WHAT THE EXERCISE ASKS →
Transcribe the passage of the bib shorts review below, starting at "The shorts are" and ending at "Navy, or Teal.".

EXTRACT TO READ →
###

While Rapha didn’t invent the Cargo bib short, the London cycling fashionistas certainly helped bring it into the drop-bar mainstream. Rapha’s Cargo shorts are part of the brand’s Explore range which is targeted at gravel riders and bikepackers

Lots of brands are now jumping onto the gravel train and offering their own cargo bib shorts, yet Rapha’s Cargo bib shorts are still one of the best gravel bike shorts. Around. Keep reading to find out why these bib shorts have become our go-to for big gravel adventures. 

Rapha Cargo bib shorts review

The Cargo shorts follow Rapha's endurance Brevet fit (Image credit: Graham Cottingham)

Design and specifications

The fit of the Cargo bibs is influenced by Rapha’s Brevet range. Brevet is a road cycling term relating to long-distance randonneur events, that translates to a relaxed fit that's still supportive enough to be comfortable over the long distances that tend to be covered in gravel riding. The material isn’t super thin but works well over a good range of temperatures, it's also treated to be water-resistant to offer a little protection from light rain.

The chamois has also been transposed from the Brevet range, the pad is size-specific and uses a high-density foam which Rapha claims to offer optimal support and additional support for long-distance rides. The chamois is also perforated which should help it dry out on long rides or overnight stops.

By adding pockets, the Rapha Cargo shorts have some serious storage capability. There's a large mesh cargo pocket on each leg giving quick access while riding and two smaller rear pockets which add flexible storage options – whether it's avoiding overstuffing jersey pockets, or opting to ride in a more casual t-shirt whilst still having the options of rear storage. The pockets are positioned high enough to sit above a short waistline if you prefer to ride in baggy bottoms too.

The shorts are finished with a reflective band of dots across the rear and reflective tags on the back of each leg, both of which add a little extra visibility when on the roads. There are Rapha logos on the outside of each leg, these are also reflective and are positioned behind the mesh of the pocket for a nicely understated finish. 

The size range covers XS to XXL and we found that our medium test samples fitted true to size. Rapha has broadened the color range now too and the Cargo shorts come in either Black, Dark Grey, Dark Navy, or Teal.

Rapha Cargo bib shorts detail of the rear pockets

There are two pockets on the rear, as well as reflective details (Image credit: Graham Cottingham)

###

DATASET EXCERPT →
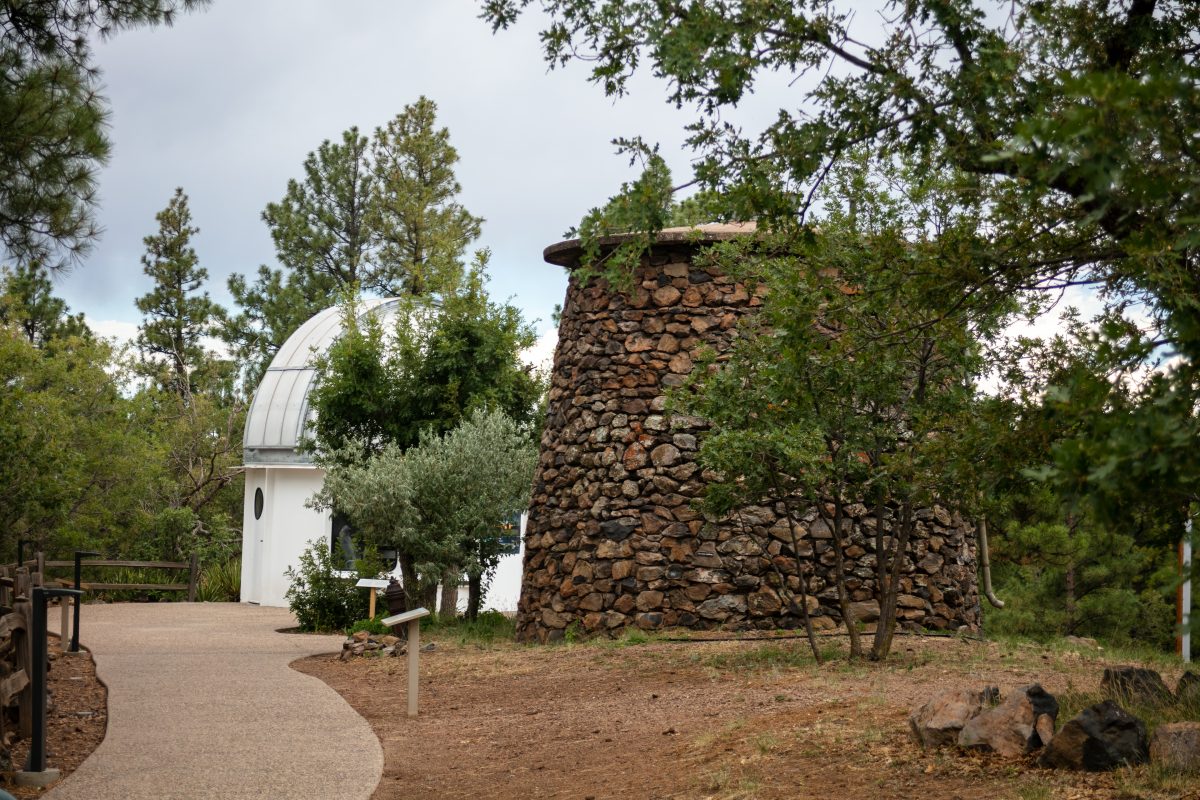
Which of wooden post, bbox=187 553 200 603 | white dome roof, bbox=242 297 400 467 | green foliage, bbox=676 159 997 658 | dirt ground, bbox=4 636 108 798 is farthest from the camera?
wooden post, bbox=187 553 200 603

###

SOLVED PROBLEM →
The shorts are finished with a reflective band of dots across the rear and reflective tags on the back of each leg, both of which add a little extra visibility when on the roads. There are Rapha logos on the outside of each leg, these are also reflective and are positioned behind the mesh of the pocket for a nicely understated finish. 

The size range covers XS to XXL and we found that our medium test samples fitted true to size. Rapha has broadened the color range now too and the Cargo shorts come in either Black, Dark Grey, Dark Navy, or Teal.